Dr. Wendy Cheng, 38, says that she has learned that it’s best to “do things that you really want to do and believe in and not just for a career move.”Dr. Wendy Cheng, 38, says that she has learned that it’s best to “do things that you really want to do and believe in and not just for a career move.”

Dr. Wendy Cheng has found a way to combine her love for photography into her ongoing scholarship of tackling issues of racism and structural inequalities.

Cheng, an assistant professor of Asian American Pacific Studies and Justice and Social Inquiry at Arizona State University, uses the lenses of the camera to “open eyes to the wider world” where ethnic studies and geography are part of the everyday landscape.

Cheng is the daughter of Taiwanese immigrants who came to the United States for grad school but became activists for Taiwanese independence and were later blacklisted from returning to their country. She grew up in middle- and upper middle-class, predominantly White communities in San Diego.

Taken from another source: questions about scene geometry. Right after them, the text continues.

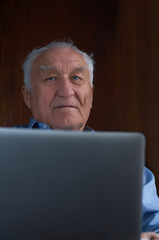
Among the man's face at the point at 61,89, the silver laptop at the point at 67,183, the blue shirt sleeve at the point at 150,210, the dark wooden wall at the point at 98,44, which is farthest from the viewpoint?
the dark wooden wall at the point at 98,44

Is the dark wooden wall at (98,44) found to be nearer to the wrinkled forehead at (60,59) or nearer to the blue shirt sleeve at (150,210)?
the wrinkled forehead at (60,59)

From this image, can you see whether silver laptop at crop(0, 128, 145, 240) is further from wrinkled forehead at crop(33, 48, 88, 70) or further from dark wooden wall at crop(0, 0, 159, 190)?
dark wooden wall at crop(0, 0, 159, 190)

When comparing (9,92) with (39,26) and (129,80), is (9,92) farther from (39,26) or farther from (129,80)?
(129,80)

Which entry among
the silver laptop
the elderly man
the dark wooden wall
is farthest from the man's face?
the silver laptop

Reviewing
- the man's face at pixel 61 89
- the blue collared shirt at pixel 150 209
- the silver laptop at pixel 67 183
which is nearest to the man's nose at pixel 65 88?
Result: the man's face at pixel 61 89

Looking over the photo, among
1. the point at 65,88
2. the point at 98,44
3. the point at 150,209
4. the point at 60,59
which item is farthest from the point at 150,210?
the point at 98,44

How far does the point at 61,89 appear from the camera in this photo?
1563 millimetres

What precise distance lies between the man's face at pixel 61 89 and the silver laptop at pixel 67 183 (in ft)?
3.37

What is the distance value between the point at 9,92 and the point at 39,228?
6.42ft

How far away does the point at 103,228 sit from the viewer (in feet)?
1.65

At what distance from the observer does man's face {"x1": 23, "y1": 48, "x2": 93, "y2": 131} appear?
60.4 inches

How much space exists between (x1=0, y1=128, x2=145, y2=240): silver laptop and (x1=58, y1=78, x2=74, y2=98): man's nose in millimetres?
1072

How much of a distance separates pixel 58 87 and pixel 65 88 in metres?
0.04

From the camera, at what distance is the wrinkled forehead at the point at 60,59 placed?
159cm
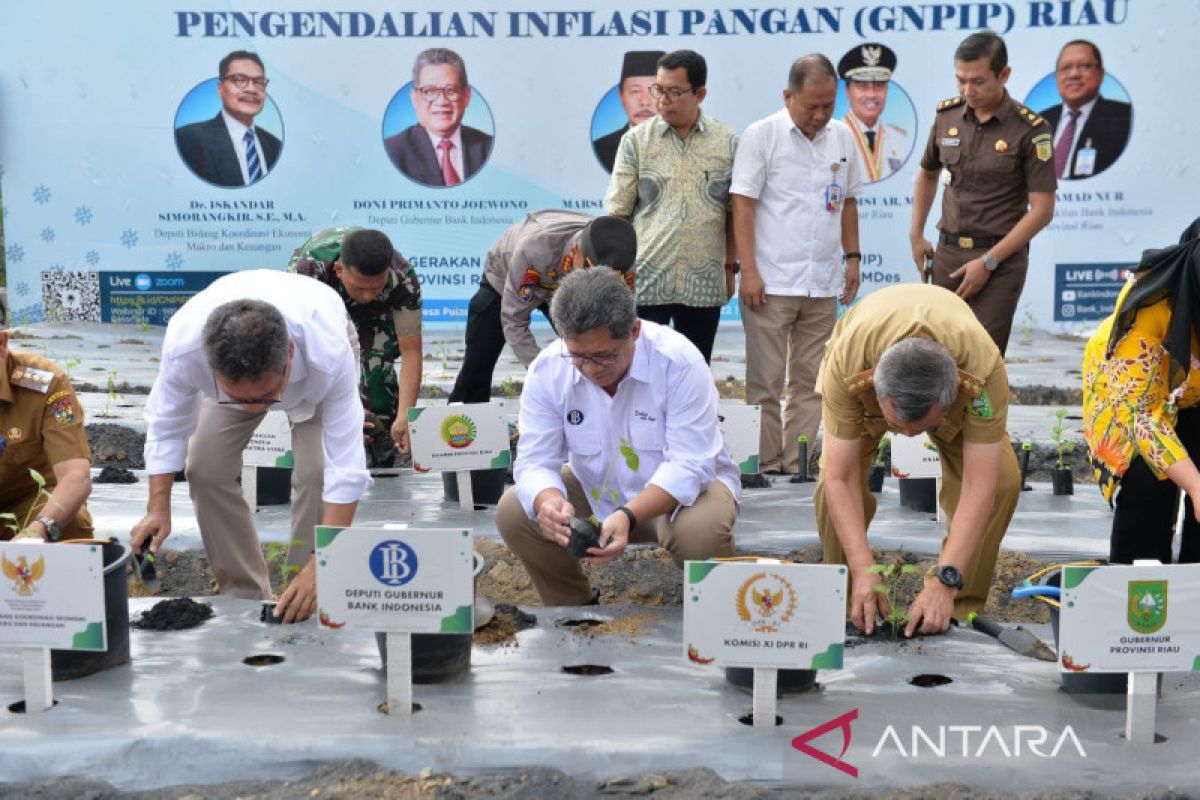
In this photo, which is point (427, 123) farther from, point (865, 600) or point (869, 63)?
point (865, 600)

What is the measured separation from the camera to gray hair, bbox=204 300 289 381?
2.51 metres

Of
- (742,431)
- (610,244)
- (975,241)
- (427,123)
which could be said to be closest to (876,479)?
(742,431)

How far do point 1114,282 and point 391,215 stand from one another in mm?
3750

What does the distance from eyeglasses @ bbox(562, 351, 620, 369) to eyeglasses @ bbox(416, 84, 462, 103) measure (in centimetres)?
419

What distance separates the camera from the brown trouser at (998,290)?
4496 millimetres

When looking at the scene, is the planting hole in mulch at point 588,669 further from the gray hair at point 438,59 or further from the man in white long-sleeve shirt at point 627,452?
the gray hair at point 438,59

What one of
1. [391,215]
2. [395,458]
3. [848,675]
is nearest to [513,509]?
[848,675]

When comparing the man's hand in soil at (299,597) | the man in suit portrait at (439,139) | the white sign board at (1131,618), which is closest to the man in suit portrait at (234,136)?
the man in suit portrait at (439,139)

During her years as a graduate student, Cheng began to closely examine the intersection of issues such as race, class and space in American society. Her current research examines shifting demographics, particularly among people of color. Her 2013 book ­The Changs Next Door to the Díazes: Remapping Race in Suburban California won the 2014 Book Award from the American Sociological Association’s Section on Asia and Asian America.

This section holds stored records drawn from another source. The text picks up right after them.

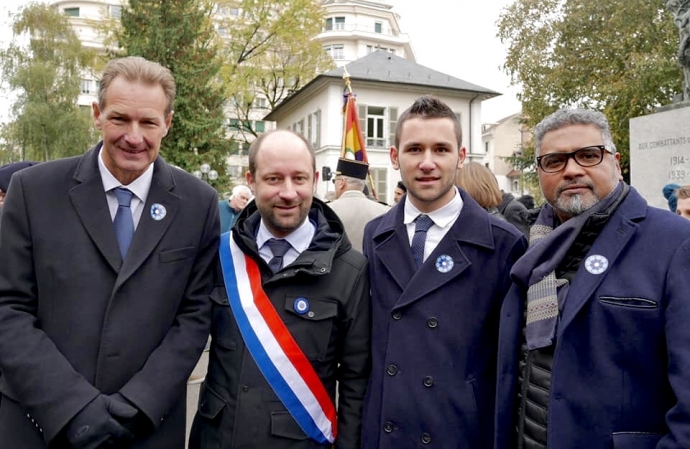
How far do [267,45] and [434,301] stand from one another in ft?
112

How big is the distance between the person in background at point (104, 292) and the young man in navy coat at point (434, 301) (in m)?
0.84

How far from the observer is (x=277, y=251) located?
2.69 meters

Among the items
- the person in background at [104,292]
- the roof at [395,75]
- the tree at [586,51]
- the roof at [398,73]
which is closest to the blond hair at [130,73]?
the person in background at [104,292]

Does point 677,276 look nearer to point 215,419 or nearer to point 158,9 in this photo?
point 215,419

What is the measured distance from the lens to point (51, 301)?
2297 mm

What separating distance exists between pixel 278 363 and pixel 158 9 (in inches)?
1176

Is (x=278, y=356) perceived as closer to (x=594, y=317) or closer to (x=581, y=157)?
(x=594, y=317)

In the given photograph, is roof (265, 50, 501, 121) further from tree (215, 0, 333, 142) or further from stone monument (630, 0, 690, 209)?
stone monument (630, 0, 690, 209)

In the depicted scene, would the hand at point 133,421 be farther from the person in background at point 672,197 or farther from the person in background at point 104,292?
the person in background at point 672,197

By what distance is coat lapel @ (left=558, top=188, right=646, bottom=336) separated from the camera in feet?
6.87

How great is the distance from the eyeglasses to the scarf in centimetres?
14

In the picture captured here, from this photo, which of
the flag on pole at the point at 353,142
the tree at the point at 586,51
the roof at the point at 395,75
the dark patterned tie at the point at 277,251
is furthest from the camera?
the roof at the point at 395,75

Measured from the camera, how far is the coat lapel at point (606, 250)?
82.4 inches

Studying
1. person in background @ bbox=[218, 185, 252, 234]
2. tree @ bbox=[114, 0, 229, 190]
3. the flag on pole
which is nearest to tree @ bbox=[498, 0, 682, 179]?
tree @ bbox=[114, 0, 229, 190]
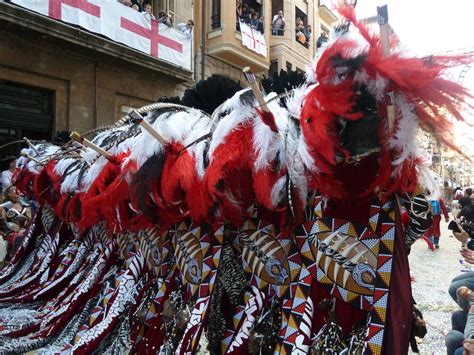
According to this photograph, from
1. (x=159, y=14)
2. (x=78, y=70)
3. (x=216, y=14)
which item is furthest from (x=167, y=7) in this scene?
(x=78, y=70)

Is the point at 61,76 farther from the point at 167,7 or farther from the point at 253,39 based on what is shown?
the point at 253,39

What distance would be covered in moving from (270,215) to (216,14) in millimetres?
10430

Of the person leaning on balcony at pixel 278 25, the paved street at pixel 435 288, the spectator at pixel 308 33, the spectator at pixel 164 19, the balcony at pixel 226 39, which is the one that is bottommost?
the paved street at pixel 435 288

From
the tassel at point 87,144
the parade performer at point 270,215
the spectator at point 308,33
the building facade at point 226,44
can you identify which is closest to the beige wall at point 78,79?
the building facade at point 226,44

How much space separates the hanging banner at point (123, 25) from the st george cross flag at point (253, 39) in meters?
2.35

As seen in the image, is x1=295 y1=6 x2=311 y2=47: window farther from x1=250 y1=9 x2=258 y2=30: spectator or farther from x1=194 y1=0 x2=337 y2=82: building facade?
x1=250 y1=9 x2=258 y2=30: spectator

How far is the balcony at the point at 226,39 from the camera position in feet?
34.4

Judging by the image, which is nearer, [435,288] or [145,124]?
[145,124]

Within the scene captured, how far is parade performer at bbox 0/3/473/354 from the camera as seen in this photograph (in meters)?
1.13

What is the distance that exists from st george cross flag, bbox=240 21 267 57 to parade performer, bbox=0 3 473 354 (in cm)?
889

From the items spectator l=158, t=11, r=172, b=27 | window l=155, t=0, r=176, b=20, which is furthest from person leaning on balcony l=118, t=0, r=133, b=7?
window l=155, t=0, r=176, b=20

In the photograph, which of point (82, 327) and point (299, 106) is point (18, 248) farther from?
point (299, 106)

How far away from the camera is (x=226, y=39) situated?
1047 cm

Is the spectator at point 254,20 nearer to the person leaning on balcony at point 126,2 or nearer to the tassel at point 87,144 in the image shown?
the person leaning on balcony at point 126,2
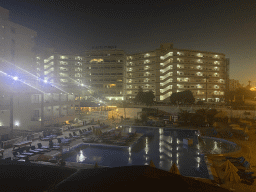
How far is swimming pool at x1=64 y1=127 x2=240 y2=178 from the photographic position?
10969mm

In ­The Changs Next Door to the Díazes, Cheng examines racial formation through the experiences and perspectives of residents of a majority non-White, multiracial suburb.

“My work looks at how people think and live in communities of color,” says Cheng. “There have always been communities where people live their lives not totally dictated by White dominance. ­These are multiracial spaces.”

Her first book, A People’s Guide to Los Angeles, was published by the University of California Press in 2012 and is co-authored with Laura Pulido and Laura Barraclough. It, too, has received accolades: the American Association of Geographers’ 2012 Globe Book Award for Public Understanding of Geography and the Southern California Independent Booksellers Association’s 2012 Book Prize for Nonfiction.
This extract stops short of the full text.